* [Extract to read]
%%

It would be even more unfortunate if feminism came to stand for maximising gross domestic product. Our national economic accounts serve many useful purposes, but there is much, including many good things, that they miss. Let us concede Ms Basch’s statistics showing that increased women’s labour-force participation increases GDP by 3–4%. What does that really mean? If all women stayed home and cared for their homes and children and husbands, their work—which economists call “home production”—would not be counted (for the most part) in GDP. Now let all of them take a job and spend part of their income on hiring others to care for home and children—so that the workplace and home earnings enter the national accounts. Voilà, GDP has increased.

Measurement sleights-of-hand aside, our goal should not be to increase GDP; our goal should be to live fulfilling and productive lives. For some, that will include paid work; for others, caring for children; for still others, charitable work. Yes, many women have to work full-time. But polls and surveys show that many women, especially those with young children, would prefer another arrangement. Shouldn’t we have a women’s lobby dedicated to helping women achieve what they want, rather than what it believes they should want?

Consider what is going on in the Netherlands. Dutch women are arguably the freest, best-educated and happiest people in the world. In studies of life satisfaction and well-being, Dutch women (and men too) consistently score at the top. But more than 70% of Dutch working women work part time—and when asked if they would like to work more, the vast majority say no. Is it because they are held back by inadequate child-care policies? No, even childless women and those with grown children abjure full-time employment. “It has to do with personal freedom,” says Ellen de Bruin, a Dutch psychologist and the author of “Dutch Women Don’t Get Depressed”. “What is important,” she says, is that “women in the Netherlands are free to choose what they want to do.”

%%

* [Record set]
%%

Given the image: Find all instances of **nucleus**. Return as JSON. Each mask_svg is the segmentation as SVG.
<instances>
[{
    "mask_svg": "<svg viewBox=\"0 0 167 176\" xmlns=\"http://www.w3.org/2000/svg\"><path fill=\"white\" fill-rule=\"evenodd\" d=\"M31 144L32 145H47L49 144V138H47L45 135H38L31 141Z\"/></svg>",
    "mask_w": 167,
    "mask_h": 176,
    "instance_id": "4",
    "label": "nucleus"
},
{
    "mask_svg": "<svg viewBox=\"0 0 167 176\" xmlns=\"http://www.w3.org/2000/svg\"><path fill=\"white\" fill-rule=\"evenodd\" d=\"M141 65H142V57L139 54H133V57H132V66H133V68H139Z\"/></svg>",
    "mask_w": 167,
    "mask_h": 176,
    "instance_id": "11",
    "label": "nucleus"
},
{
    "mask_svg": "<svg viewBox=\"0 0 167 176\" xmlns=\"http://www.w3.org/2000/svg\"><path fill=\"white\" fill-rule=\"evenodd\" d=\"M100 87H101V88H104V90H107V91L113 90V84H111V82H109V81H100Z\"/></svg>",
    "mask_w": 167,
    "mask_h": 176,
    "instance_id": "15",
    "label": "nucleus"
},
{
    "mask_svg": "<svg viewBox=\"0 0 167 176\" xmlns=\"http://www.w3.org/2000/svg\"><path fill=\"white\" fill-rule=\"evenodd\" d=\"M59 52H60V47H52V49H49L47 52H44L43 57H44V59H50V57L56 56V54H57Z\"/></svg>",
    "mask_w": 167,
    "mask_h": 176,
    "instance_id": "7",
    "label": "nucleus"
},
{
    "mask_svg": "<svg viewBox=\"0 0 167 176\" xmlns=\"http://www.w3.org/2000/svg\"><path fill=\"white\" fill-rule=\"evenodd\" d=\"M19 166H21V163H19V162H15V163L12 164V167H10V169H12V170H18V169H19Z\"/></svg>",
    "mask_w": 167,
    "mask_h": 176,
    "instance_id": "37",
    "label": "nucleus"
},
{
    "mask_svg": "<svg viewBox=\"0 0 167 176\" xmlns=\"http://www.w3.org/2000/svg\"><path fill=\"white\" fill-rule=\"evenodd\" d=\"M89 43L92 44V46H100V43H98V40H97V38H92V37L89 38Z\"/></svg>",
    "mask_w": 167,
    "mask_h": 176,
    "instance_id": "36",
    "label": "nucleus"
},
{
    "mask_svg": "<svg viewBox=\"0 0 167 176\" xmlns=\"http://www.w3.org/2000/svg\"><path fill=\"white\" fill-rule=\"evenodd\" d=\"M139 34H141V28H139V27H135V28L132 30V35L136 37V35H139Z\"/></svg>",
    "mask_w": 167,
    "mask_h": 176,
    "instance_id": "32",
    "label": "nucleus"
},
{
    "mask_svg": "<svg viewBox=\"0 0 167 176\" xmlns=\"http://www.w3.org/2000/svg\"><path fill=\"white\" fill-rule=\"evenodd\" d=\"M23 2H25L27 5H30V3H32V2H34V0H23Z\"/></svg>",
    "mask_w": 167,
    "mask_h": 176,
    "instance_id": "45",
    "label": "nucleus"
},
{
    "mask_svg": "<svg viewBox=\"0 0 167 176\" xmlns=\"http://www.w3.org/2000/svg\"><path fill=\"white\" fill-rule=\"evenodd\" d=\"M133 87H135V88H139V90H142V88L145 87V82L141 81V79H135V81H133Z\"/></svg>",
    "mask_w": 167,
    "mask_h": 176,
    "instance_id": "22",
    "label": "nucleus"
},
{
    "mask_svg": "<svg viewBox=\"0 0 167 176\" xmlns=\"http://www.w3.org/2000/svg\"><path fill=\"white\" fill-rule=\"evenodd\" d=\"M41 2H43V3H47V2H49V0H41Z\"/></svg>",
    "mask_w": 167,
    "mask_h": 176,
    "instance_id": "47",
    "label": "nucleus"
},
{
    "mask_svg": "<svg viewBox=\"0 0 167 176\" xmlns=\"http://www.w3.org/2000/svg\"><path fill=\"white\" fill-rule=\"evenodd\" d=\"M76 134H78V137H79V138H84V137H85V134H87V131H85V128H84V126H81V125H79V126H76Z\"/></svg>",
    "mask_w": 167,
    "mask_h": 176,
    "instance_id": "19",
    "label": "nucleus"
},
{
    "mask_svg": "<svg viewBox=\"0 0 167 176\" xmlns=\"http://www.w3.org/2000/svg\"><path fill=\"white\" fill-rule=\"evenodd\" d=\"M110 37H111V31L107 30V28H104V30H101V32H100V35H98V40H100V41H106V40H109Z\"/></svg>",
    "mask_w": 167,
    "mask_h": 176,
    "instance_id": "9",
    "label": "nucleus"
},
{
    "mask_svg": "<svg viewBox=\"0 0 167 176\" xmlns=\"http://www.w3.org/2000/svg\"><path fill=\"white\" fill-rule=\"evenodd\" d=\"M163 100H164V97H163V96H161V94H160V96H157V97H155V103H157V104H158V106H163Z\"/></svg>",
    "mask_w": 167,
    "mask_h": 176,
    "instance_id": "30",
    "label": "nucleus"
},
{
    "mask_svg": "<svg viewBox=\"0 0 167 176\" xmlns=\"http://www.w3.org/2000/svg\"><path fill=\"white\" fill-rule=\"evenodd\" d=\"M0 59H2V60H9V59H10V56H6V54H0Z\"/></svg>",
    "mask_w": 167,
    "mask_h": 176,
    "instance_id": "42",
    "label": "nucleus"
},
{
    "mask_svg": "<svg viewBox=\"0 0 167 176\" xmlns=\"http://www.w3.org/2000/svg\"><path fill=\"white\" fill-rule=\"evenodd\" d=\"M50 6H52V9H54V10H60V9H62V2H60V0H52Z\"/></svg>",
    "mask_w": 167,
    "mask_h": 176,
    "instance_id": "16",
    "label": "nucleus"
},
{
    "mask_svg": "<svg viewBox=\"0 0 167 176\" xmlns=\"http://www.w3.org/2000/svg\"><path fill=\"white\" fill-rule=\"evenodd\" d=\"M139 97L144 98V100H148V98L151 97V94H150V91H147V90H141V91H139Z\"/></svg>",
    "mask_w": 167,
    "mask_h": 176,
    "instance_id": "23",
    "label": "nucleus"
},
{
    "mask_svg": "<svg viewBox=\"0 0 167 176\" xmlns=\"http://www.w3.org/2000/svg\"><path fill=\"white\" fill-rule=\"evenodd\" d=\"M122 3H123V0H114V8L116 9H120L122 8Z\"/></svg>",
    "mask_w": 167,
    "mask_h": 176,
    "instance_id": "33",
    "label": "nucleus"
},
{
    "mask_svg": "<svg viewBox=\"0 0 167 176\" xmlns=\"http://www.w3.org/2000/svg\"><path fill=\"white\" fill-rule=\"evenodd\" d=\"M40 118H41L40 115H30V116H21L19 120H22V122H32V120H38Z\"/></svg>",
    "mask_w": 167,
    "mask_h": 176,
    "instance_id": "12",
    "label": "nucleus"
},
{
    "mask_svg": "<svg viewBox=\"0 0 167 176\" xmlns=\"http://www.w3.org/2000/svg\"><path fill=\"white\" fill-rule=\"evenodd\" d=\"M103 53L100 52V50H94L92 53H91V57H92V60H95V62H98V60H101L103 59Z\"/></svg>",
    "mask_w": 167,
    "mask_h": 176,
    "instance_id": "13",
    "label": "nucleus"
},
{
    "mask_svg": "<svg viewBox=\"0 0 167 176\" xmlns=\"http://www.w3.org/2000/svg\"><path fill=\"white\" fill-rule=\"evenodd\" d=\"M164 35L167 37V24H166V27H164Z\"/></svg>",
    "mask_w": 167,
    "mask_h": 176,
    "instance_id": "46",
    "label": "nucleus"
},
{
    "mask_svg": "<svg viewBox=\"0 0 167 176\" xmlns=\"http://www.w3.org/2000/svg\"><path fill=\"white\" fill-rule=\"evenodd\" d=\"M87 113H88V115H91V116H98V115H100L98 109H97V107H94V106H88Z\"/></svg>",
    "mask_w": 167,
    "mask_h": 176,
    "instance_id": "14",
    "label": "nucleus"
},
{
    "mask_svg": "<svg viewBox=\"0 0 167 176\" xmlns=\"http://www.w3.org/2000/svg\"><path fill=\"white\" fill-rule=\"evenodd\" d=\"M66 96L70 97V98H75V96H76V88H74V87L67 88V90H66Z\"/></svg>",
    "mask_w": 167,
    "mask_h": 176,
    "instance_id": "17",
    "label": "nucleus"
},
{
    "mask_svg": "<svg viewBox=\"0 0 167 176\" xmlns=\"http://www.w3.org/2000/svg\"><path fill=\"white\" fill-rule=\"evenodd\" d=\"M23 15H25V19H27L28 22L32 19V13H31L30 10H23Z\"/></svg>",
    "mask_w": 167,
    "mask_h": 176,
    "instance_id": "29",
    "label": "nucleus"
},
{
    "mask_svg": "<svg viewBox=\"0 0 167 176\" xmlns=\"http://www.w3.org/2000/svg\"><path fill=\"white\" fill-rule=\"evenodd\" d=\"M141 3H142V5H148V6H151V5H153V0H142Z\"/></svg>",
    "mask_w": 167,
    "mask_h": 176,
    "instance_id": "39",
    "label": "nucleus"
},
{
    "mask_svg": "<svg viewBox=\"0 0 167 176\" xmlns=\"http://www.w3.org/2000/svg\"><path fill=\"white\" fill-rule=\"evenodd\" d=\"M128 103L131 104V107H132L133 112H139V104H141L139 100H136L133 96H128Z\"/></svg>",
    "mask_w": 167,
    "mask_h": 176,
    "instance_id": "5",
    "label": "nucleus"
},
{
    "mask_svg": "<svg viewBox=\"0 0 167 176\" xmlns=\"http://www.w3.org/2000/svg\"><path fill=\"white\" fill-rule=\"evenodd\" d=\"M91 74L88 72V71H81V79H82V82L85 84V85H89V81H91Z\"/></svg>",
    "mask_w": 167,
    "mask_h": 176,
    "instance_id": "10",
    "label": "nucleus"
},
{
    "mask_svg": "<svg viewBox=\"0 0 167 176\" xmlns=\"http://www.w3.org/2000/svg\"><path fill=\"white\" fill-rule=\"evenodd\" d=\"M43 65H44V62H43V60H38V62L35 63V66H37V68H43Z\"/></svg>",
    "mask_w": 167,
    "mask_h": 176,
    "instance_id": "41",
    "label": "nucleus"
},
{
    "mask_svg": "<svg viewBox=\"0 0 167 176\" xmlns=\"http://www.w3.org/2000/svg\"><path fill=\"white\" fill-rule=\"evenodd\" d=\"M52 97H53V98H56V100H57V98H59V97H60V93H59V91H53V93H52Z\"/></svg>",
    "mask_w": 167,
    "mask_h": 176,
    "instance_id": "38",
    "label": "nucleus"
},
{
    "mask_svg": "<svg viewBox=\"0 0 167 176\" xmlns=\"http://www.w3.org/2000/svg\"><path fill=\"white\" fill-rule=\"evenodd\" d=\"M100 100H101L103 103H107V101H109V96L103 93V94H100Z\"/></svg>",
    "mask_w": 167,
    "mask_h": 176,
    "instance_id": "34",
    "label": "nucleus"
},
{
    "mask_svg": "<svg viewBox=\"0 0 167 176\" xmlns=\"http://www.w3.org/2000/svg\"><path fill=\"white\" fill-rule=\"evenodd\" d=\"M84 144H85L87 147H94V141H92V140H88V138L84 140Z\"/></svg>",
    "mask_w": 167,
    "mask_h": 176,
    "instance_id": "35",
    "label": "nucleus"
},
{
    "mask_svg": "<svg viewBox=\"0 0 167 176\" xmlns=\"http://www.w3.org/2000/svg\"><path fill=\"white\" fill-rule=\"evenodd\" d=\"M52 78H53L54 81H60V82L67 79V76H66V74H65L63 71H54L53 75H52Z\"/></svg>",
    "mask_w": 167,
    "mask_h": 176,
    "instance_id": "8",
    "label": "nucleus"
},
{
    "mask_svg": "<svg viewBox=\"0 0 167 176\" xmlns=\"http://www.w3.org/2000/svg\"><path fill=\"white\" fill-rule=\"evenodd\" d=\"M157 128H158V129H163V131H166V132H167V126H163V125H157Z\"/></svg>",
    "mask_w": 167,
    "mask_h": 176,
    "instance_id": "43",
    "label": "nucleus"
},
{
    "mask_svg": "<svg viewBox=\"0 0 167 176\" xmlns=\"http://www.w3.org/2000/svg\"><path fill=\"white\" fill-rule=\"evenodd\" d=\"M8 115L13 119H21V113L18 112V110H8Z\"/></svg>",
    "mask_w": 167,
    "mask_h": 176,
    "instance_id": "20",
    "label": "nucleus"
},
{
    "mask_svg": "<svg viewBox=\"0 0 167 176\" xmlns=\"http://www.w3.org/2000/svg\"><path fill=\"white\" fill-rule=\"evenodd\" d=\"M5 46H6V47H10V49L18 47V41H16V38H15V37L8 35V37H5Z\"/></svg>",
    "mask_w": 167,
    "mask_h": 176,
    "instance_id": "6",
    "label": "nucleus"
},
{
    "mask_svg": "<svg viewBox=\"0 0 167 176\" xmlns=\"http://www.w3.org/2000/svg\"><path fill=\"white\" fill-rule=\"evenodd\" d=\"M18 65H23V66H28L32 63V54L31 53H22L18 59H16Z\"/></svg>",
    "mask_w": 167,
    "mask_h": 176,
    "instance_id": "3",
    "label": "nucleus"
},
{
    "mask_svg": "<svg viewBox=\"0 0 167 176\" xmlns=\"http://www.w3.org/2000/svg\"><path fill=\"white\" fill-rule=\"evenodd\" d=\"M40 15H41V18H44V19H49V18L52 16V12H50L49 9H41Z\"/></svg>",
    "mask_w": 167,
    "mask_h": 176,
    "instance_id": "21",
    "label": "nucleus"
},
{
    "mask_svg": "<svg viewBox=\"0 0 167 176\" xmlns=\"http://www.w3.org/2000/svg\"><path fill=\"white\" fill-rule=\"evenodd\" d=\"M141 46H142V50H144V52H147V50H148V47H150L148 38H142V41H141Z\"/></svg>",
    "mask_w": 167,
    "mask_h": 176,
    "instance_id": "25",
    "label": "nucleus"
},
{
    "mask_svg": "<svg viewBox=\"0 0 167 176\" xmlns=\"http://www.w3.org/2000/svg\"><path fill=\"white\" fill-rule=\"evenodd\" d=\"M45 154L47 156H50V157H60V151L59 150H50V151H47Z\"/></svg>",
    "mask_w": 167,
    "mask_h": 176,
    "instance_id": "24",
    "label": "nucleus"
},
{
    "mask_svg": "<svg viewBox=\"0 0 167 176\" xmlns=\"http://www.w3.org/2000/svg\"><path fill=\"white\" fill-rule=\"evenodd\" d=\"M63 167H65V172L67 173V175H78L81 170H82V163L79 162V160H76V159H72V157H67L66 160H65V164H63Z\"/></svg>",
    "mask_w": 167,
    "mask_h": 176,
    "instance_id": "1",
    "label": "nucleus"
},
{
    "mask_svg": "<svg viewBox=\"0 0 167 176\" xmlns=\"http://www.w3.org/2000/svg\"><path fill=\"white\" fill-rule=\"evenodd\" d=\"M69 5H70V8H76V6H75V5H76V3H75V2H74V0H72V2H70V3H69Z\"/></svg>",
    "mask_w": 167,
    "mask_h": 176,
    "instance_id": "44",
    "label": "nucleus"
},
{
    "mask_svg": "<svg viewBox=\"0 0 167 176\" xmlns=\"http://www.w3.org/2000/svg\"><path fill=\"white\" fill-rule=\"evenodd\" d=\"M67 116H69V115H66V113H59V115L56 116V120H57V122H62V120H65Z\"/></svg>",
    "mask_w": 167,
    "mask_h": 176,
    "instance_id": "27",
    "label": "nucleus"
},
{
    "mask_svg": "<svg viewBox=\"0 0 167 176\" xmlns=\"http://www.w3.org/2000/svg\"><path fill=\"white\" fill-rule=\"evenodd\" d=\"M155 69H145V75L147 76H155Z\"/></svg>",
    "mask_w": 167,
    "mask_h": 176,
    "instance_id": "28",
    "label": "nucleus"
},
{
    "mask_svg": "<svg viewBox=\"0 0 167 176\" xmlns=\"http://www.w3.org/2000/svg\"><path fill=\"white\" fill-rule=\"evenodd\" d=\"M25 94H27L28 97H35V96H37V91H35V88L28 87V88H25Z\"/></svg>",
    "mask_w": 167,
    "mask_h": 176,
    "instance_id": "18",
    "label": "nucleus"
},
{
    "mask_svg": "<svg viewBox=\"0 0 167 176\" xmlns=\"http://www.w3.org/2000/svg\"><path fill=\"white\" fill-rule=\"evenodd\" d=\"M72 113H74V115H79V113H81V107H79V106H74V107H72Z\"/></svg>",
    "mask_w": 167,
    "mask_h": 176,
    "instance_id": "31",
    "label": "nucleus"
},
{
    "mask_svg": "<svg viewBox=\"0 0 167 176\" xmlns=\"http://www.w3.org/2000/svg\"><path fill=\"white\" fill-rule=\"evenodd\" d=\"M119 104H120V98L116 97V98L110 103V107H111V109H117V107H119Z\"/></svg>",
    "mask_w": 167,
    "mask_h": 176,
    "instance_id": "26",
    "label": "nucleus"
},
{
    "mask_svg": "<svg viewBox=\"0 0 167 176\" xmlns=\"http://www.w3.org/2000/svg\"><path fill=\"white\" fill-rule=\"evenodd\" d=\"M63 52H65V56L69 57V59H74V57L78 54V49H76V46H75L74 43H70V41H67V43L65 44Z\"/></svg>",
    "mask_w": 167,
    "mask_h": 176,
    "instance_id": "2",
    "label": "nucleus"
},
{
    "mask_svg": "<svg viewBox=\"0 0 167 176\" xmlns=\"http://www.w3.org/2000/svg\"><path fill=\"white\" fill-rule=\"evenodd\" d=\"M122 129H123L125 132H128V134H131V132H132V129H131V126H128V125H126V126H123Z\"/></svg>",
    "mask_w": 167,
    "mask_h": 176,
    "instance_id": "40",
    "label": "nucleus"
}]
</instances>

%%

* [Work task 1]
Condense the paragraph of the text on feminism and GDP that begins "Measurement sleights-of-hand aside" into a short bulleted list that keeps its main points.
* [Work task 2]
Reproduce word for word the passage of the text on feminism and GDP, starting with "It would be" and going on through "GDP has increased.".

* [Answer area 1]
- The goal should be fulfilling and productive lives, not higher GDP.
- For some that means paid work, for others caring for children, and for still others charitable work.
- Many women have to work full-time, but polls and surveys show that many, especially those with young children, would prefer another arrangement.
- A women's lobby should help women achieve what they want, not what it believes they should want.

* [Answer area 2]
It would be even more unfortunate if feminism came to stand for maximising gross domestic product. Our national economic accounts serve many useful purposes, but there is much, including many good things, that they miss. Let us concede Ms Basch’s statistics showing that increased women’s labour-force participation increases GDP by 3–4%. What does that really mean? If all women stayed home and cared for their homes and children and husbands, their work—which economists call “home production”—would not be counted (for the most part) in GDP. Now let all of them take a job and spend part of their income on hiring others to care for home and children—so that the workplace and home earnings enter the national accounts. Voilà, GDP has increased.